Data for analysis
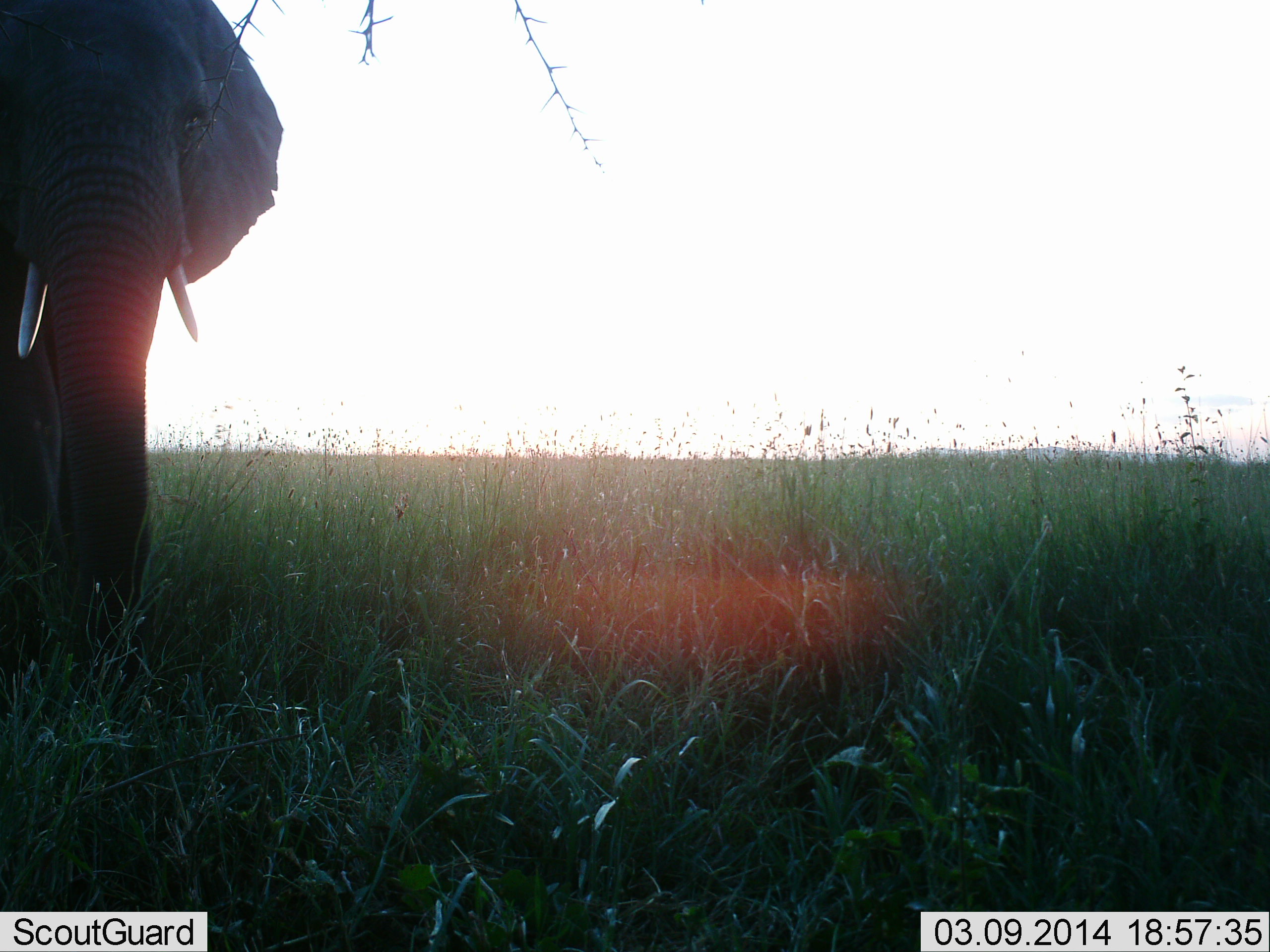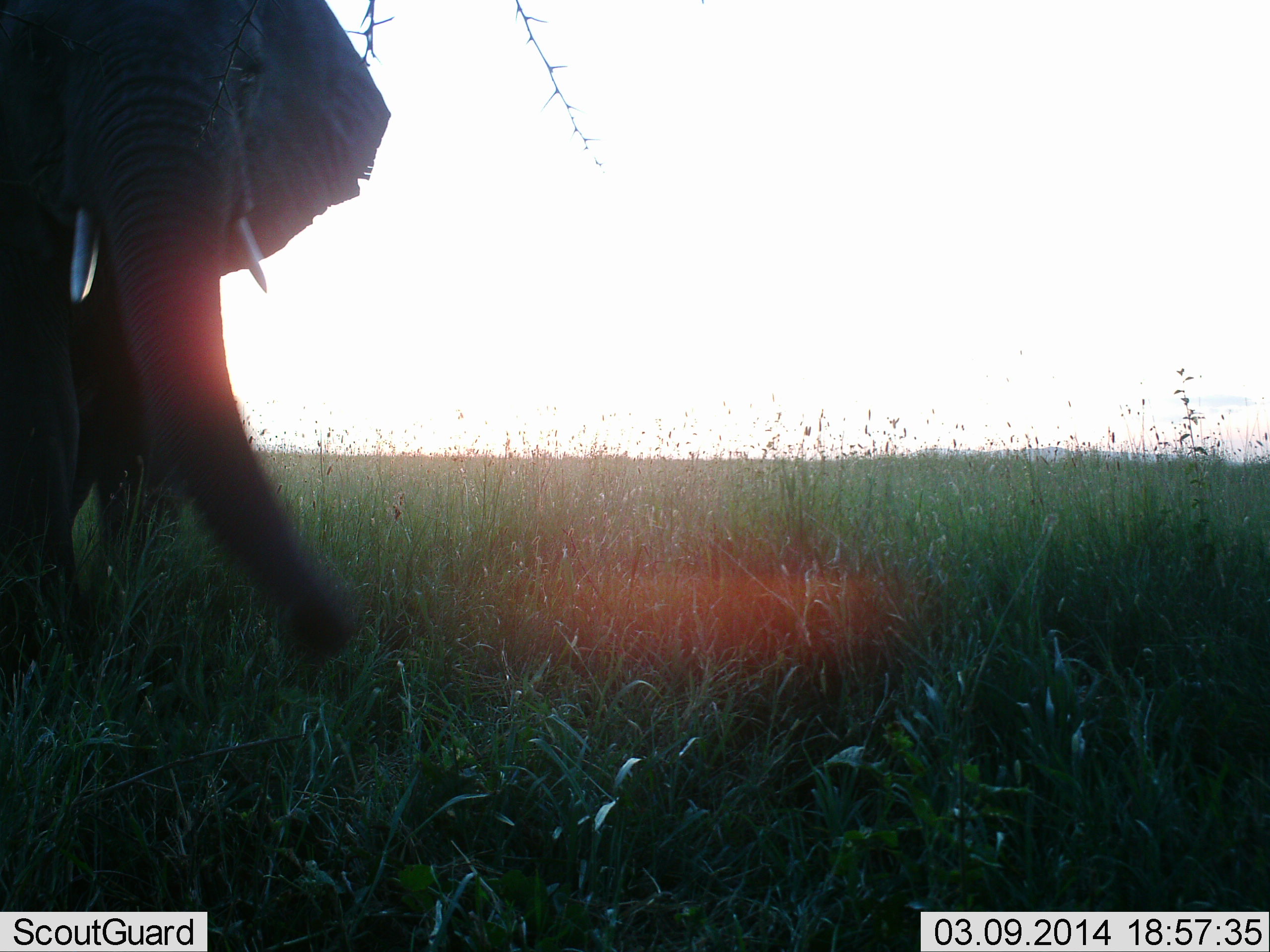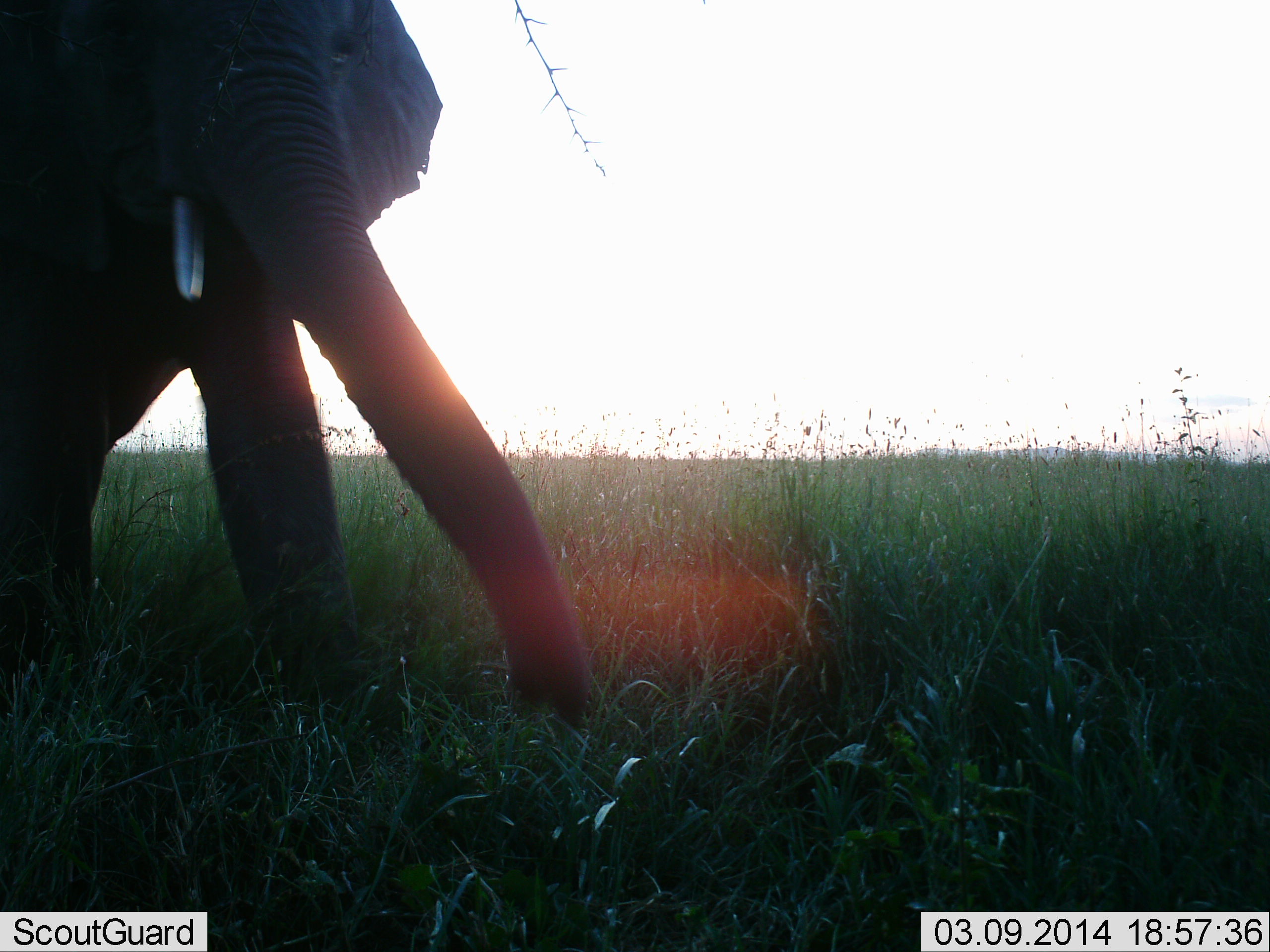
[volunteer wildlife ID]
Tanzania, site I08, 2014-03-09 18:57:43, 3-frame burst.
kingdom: Animalia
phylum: Chordata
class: Mammalia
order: Proboscidea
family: Elephantidae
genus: Loxodonta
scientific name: Loxodonta africana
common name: african bush elephant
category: elephant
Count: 1.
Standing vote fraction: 20%.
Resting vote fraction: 0%.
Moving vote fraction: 80%.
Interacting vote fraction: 10%.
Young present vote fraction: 0%.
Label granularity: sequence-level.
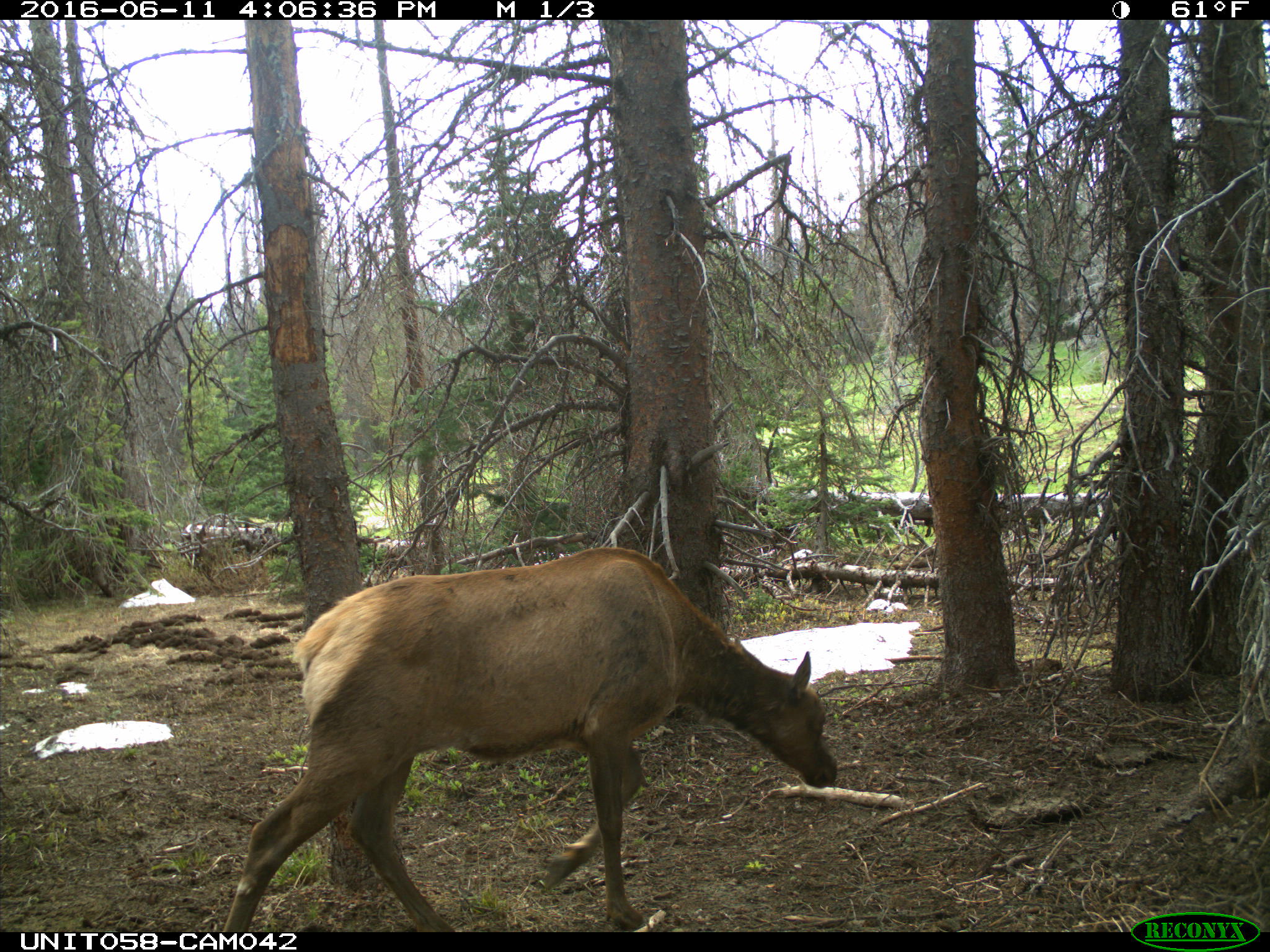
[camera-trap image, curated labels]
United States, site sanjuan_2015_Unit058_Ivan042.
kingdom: Animalia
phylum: Chordata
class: Mammalia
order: Artiodactyla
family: Cervidae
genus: Cervus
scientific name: Cervus elaphus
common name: red deer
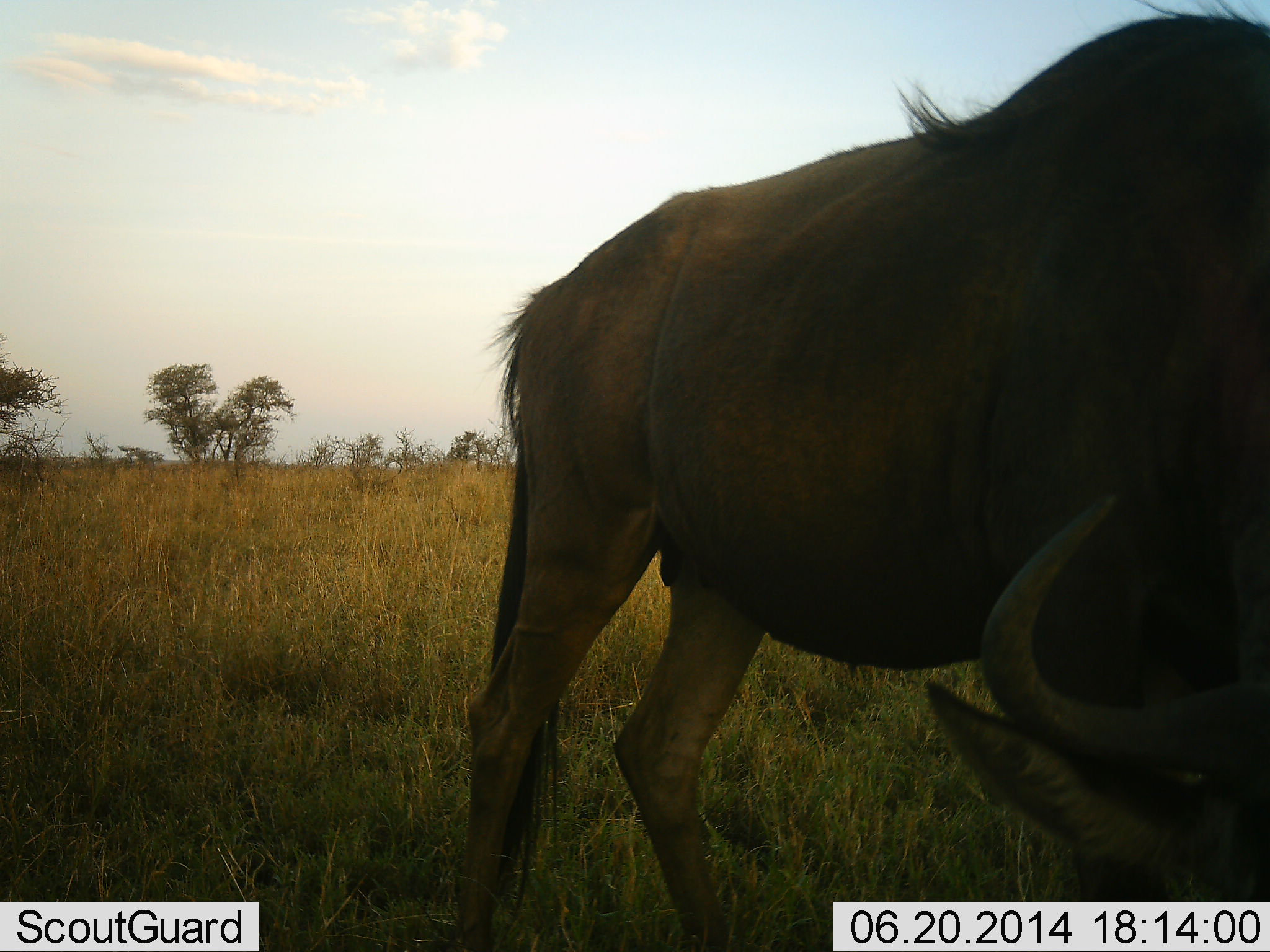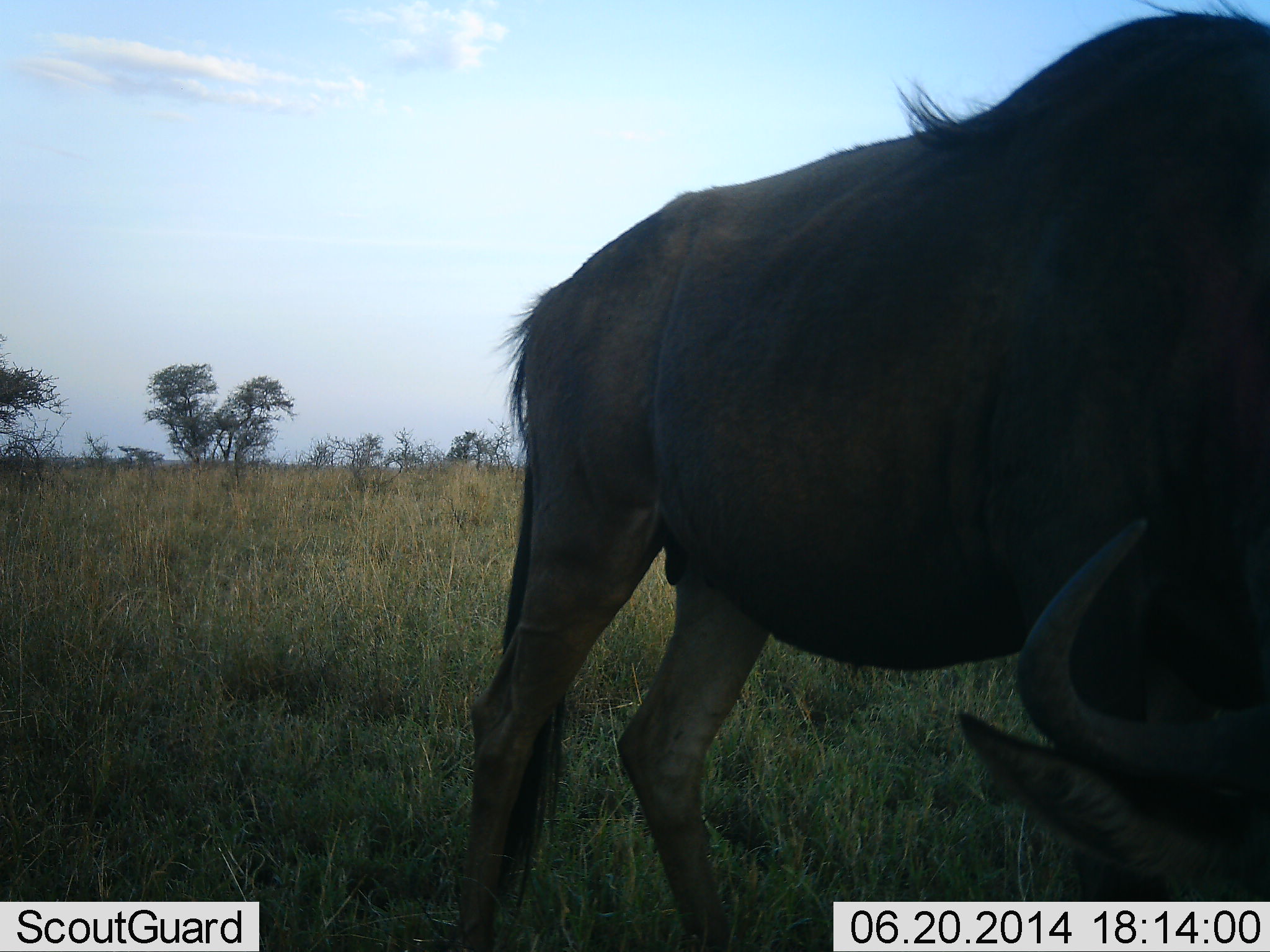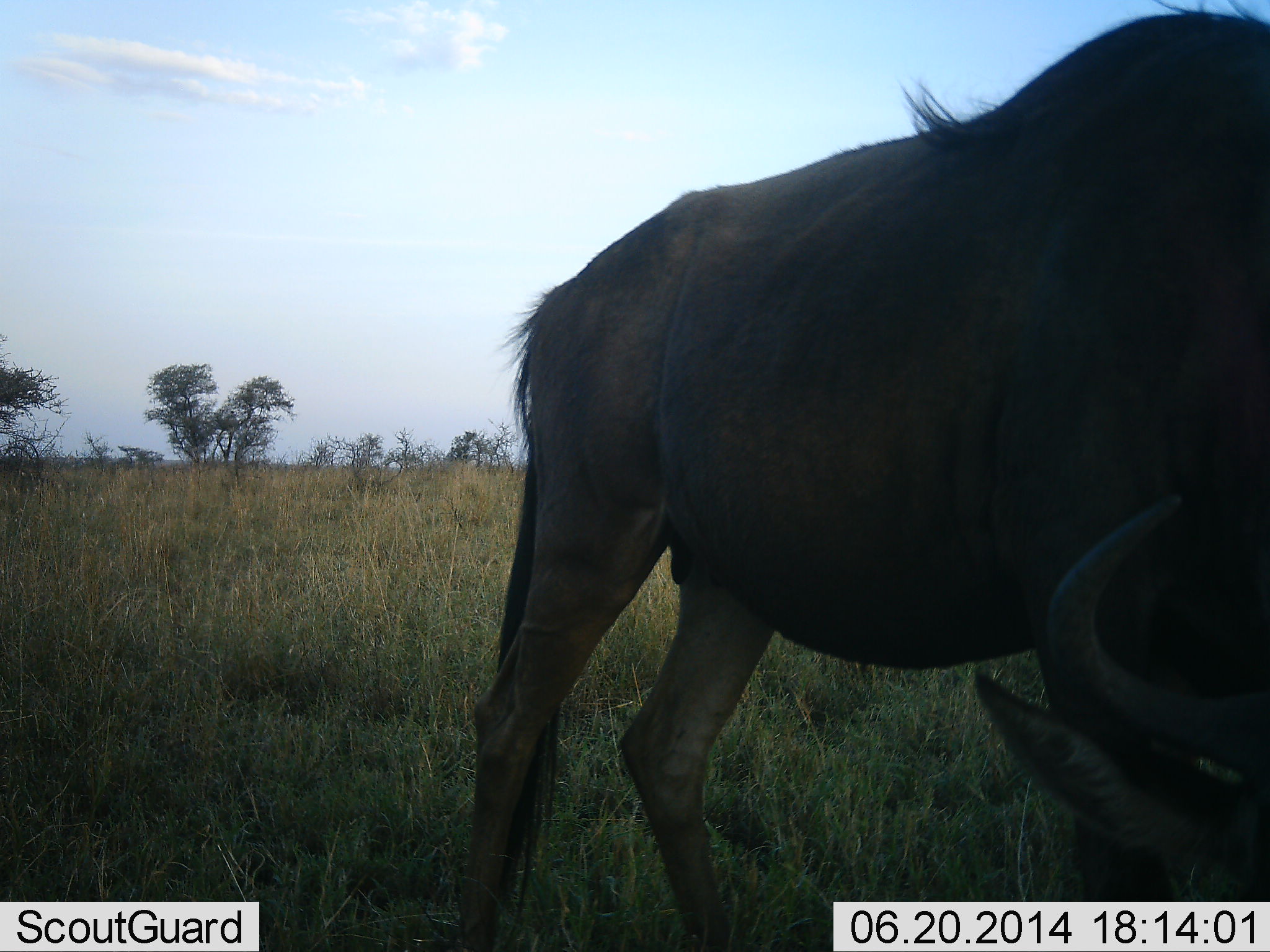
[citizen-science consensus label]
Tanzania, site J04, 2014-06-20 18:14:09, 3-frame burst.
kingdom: Animalia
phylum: Chordata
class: Mammalia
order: Artiodactyla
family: Bovidae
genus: Connochaetes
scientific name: Connochaetes taurinus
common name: blue wildebeest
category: wildebeest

Work item
Recopy the whole listing above precisely, excluding images.

The answer
[volunteer wildlife ID]
Tanzania, site I08, 2014-03-09 18:57:43, 3-frame burst.
kingdom: Animalia
phylum: Chordata
class: Mammalia
order: Proboscidea
family: Elephantidae
genus: Loxodonta
scientific name: Loxodonta africana
common name: african bush elephant
category: elephant
Count: 1.
Standing vote fraction: 20%.
Resting vote fraction: 0%.
Moving vote fraction: 80%.
Interacting vote fraction: 10%.
Young present vote fraction: 0%.
Label granularity: sequence-level.
[camera-trap image, curated labels]
United States, site sanjuan_2015_Unit058_Ivan042.
kingdom: Animalia
phylum: Chordata
class: Mammalia
order: Artiodactyla
family: Cervidae
genus: Cervus
scientific name: Cervus elaphus
common name: red deer
[citizen-science consensus label]
Tanzania, site J04, 2014-06-20 18:14:09, 3-frame burst.
kingdom: Animalia
phylum: Chordata
class: Mammalia
order: Artiodactyla
family: Bovidae
genus: Connochaetes
scientific name: Connochaetes taurinus
common name: blue wildebeest
category: wildebeest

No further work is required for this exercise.